Rand’s followers revered her. Some worshiped her and regarded her as a superhuman figure who embodied strict rationality. But Rand was full of contradictions. She was a heavy smoker who for years refused to acknowledge any link between smoking and lung cancer. She sometimes wore a dollar-sign pin in recognition of the heroes of “Atlas Shrugged,” who adopted a large dollar sign as a symbol of their capitalist movement. Yet she chose not to invest her money in stocks; most of her money was in a savings bank. She was fascinated by airplanes, but she didn’t fly until late in her life due to an irrational fear of crashing.
Despite championing individualism, Rand generated a cultlike following. Though she was an atheist, some of her admirers have transformed her teachings into a rigid dogma that demands conformism—something of a religion. She was a human with contradictions, strengths and weaknesses—far from the flawless superhuman characters in her novels.
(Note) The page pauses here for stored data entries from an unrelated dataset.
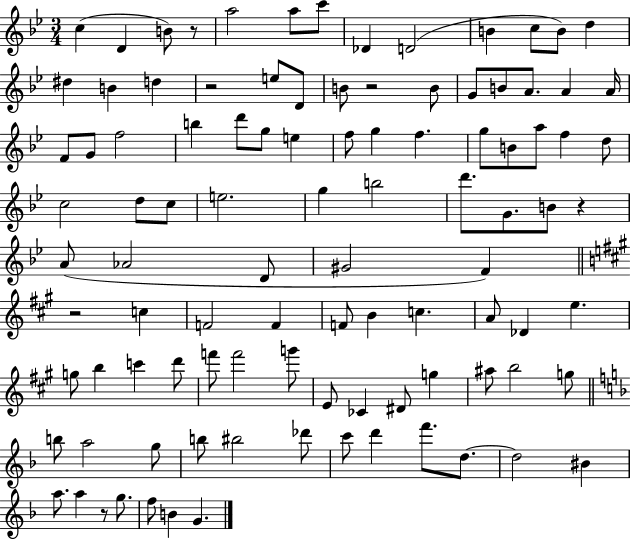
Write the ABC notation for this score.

X:1
T:Untitled
M:3/4
L:1/4
K:Bb
c D B/2 z/2 a2 a/2 c'/2 _D D2 B c/2 B/2 d ^d B d z2 e/2 D/2 B/2 z2 B/2 G/2 B/2 A/2 A A/4 F/2 G/2 f2 b d'/2 g/2 e f/2 g f g/2 B/2 a/2 f d/2 c2 d/2 c/2 e2 g b2 d'/2 G/2 B/2 z A/2 _A2 D/2 ^G2 F z2 c F2 F F/2 B c A/2 _D e g/2 b c' d'/2 f'/2 f'2 g'/2 E/2 _C ^D/2 g ^a/2 b2 g/2 b/2 a2 g/2 b/2 ^b2 _d'/2 c'/2 d' f'/2 d/2 d2 ^B a/2 a z/2 g/2 f/2 B G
But we can still learn a lot from Rand. The historical evidence supporting capitalism is so convincing that it’s difficult to understand why some people view it so negatively. In 1820, during the early stages of modern industrial capitalism, about 90% of the global population was living in extreme poverty. Today that figure stands at less than 9%.
Modern criticism of capitalism persists because emotions rather than facts and figures tend to sway public opinion. That’s why Rand was so concerned about the negative portrayal of entrepreneurs in Hollywood films. She even wrote a 12-page guide for Hollywood producers in 1947 demanding that they avoid communist ideology and refrain from attacking “individual rights, individual freedom, private action, private initiative, and private property.” No one understood humans’ emotional urges better than Rand, the high priestess of reason.
Mr. Zitelmann is author of “The Origins of Poverty and Wealth.”